If Stephen King were ever to pen a novel about a homegrown male Maine basketball hero, he would need not stray far from Beal’s bio. Garet was born and raised on Beal’s Island, a sublime haven Down East that is nearer Nova Scotia than Portland (Maine, that is). His house is flanked by homes owned by two aunts, while his uncle lives across the street. His grandmother lives a minute away.
“A good portion of the island are Beals,” says Beal, whose bedroom window allows him to gaze out upon the Atlantic Ocean.
Beals have inhabited Beal’s Island for as long as anyone can remember, none more famously than Garet’s Civil War-era ancestor, Barnabas Coffin “Tall Barney” Beal. His height was estimated at anywhere between six-foot-six and seven-feet tall. “Stories of Tall Barney’s feats of strength included him knocking out a horse with a single punch,” reads an account in the Bangor Daily News.

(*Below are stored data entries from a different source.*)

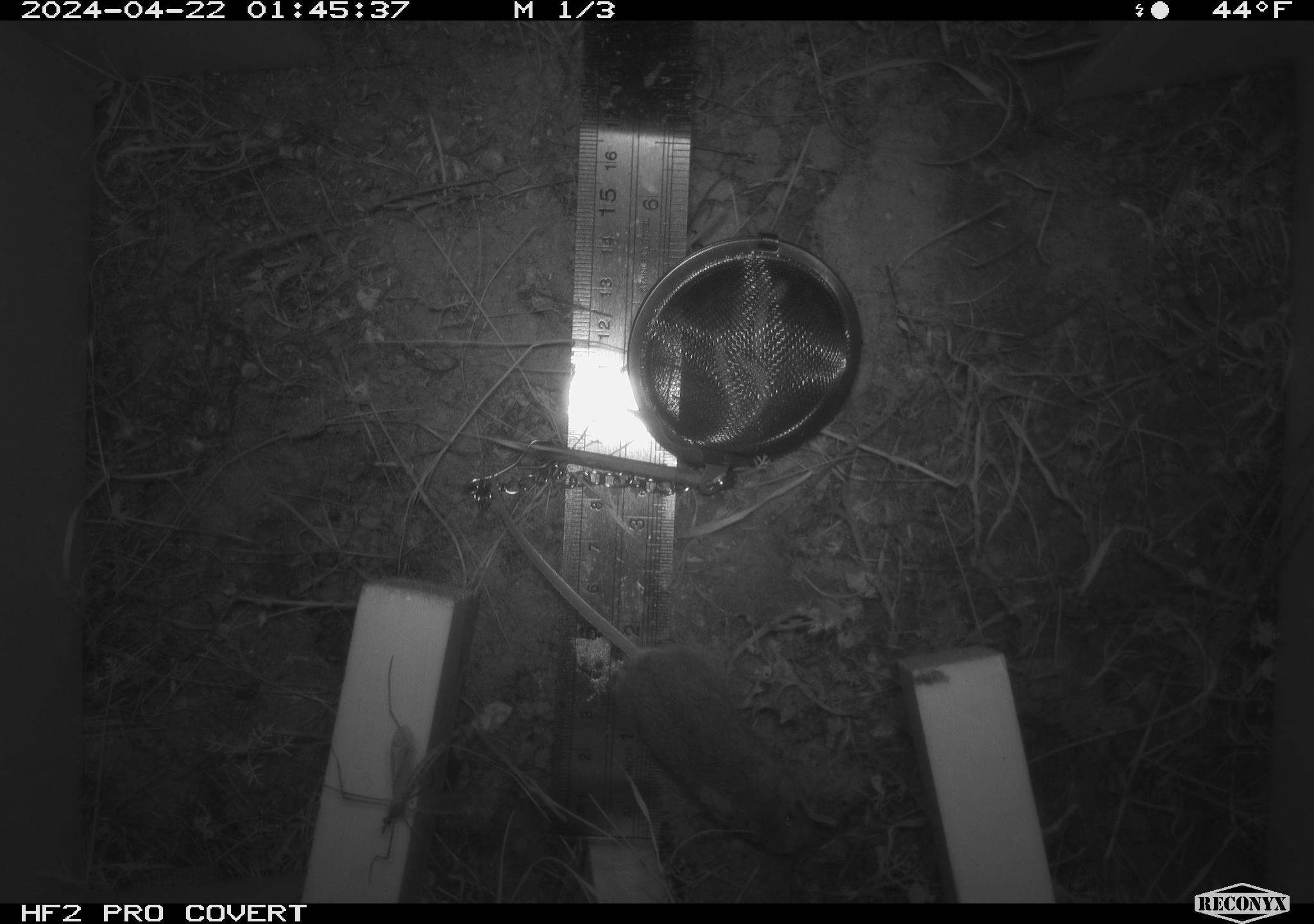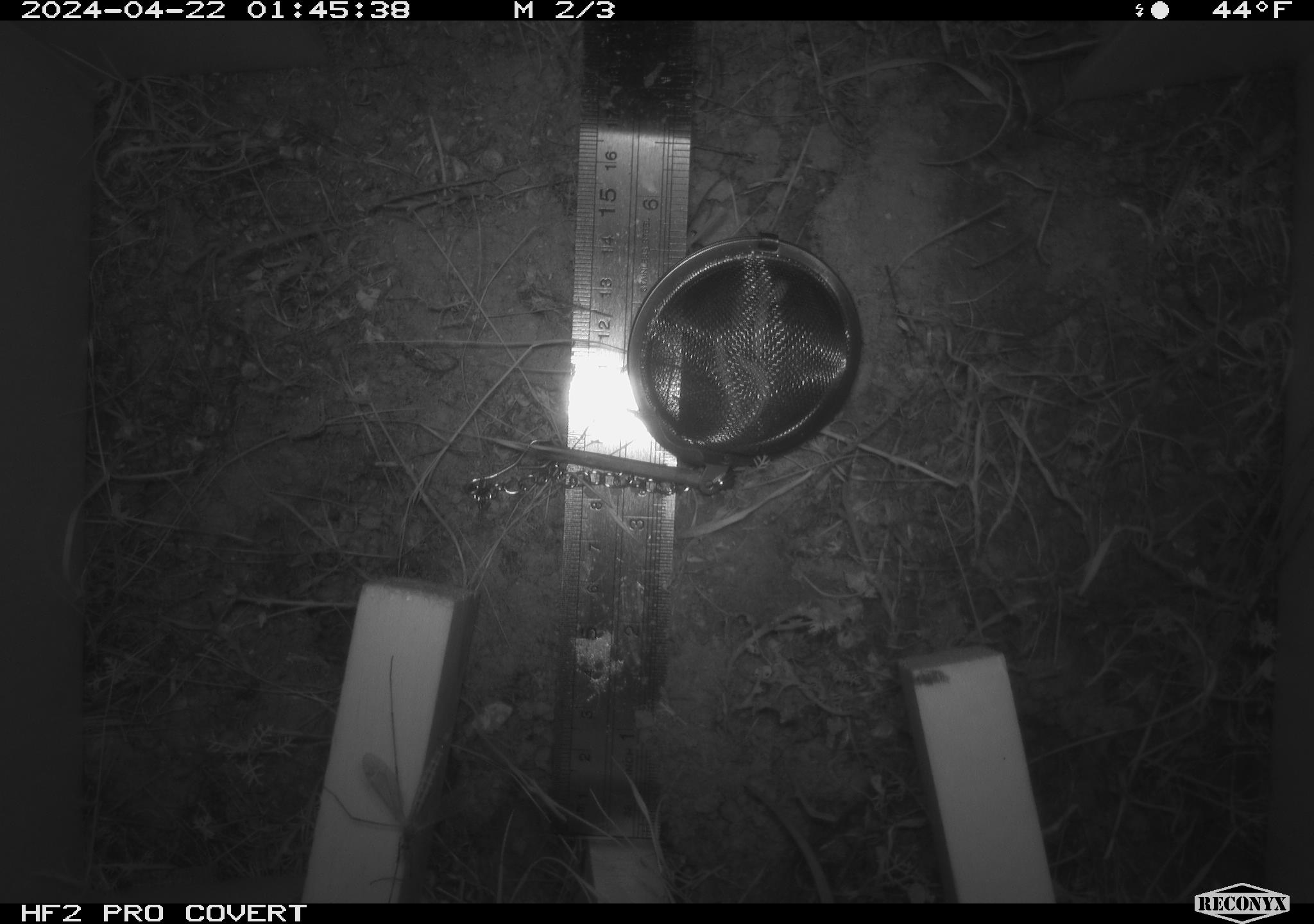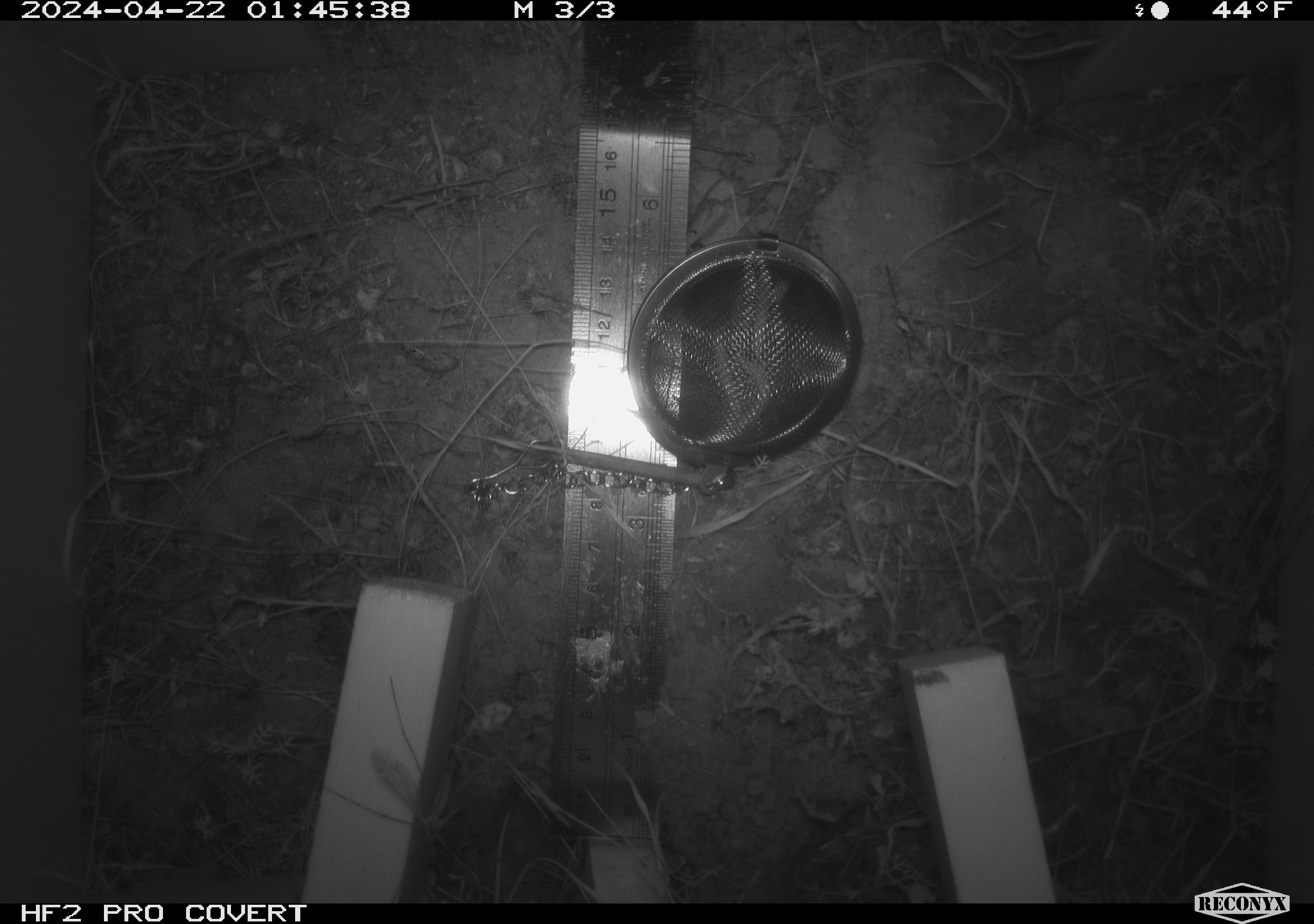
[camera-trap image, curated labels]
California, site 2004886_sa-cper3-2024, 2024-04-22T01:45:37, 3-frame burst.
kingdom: Animalia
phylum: Chordata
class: Mammalia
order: Rodentia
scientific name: Rodentia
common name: rodent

Alas, Barnabas preceded the invention of basketball. More recent history shows a lineage of tall Beals with a penchant for playing basketball. A year ago Garet averaged 34 points per game for Jonesport-Beals High School, a school whose senior class had an enrollment of 17 students. He broke both the school’s career scoring record and, by accumulating 55 points in less than three quarters of one contest, the single-game scoring record. Both marks had been held by Garet’s father, Lindell, who stood six-foot-nine.
Lindell Beal, a lobsterman, passed away two summers ago in his sleep at the age of 43.
If you peruse last year’s Parade High School All-American list of 40 players, you will spot some familiar names. There’s Jabari Parker, now at Duke, and Andrew Wiggins, who plays for Kansas. Both are expected to declare for the NBA draft this summer and be chosen amongst the first four picks. Also on that list: Garet Beal. “Honestly, it was surreal more than anything, seeing my name with theirs,” he says.
Beal is of their class, if he’s not exactly in their class. But so what? Duke and Kansas have won multiple national championships in the past quarter-century. Maine still awaits its first NCAA tournament game. And if Garet Beal could somehow help the Black Bears achieve that goal, well, he’d take his place alongside Stephen King, Cindy Blodgett and Andy Dufresne as a Maine legend.
“I have so much pride being from Maine,” Beal says. “I think about it every time I put on my jersey and see the word on front. If I could do this for my home state, it would be a dream come true.”
Impossible? You do remember how Andy Dufresne escaped, don’t you? All it took was perseverance and a solid plan. And it couldn’t hurt if Beal maybe put a poster of Rita Hayworth up in his dorm room.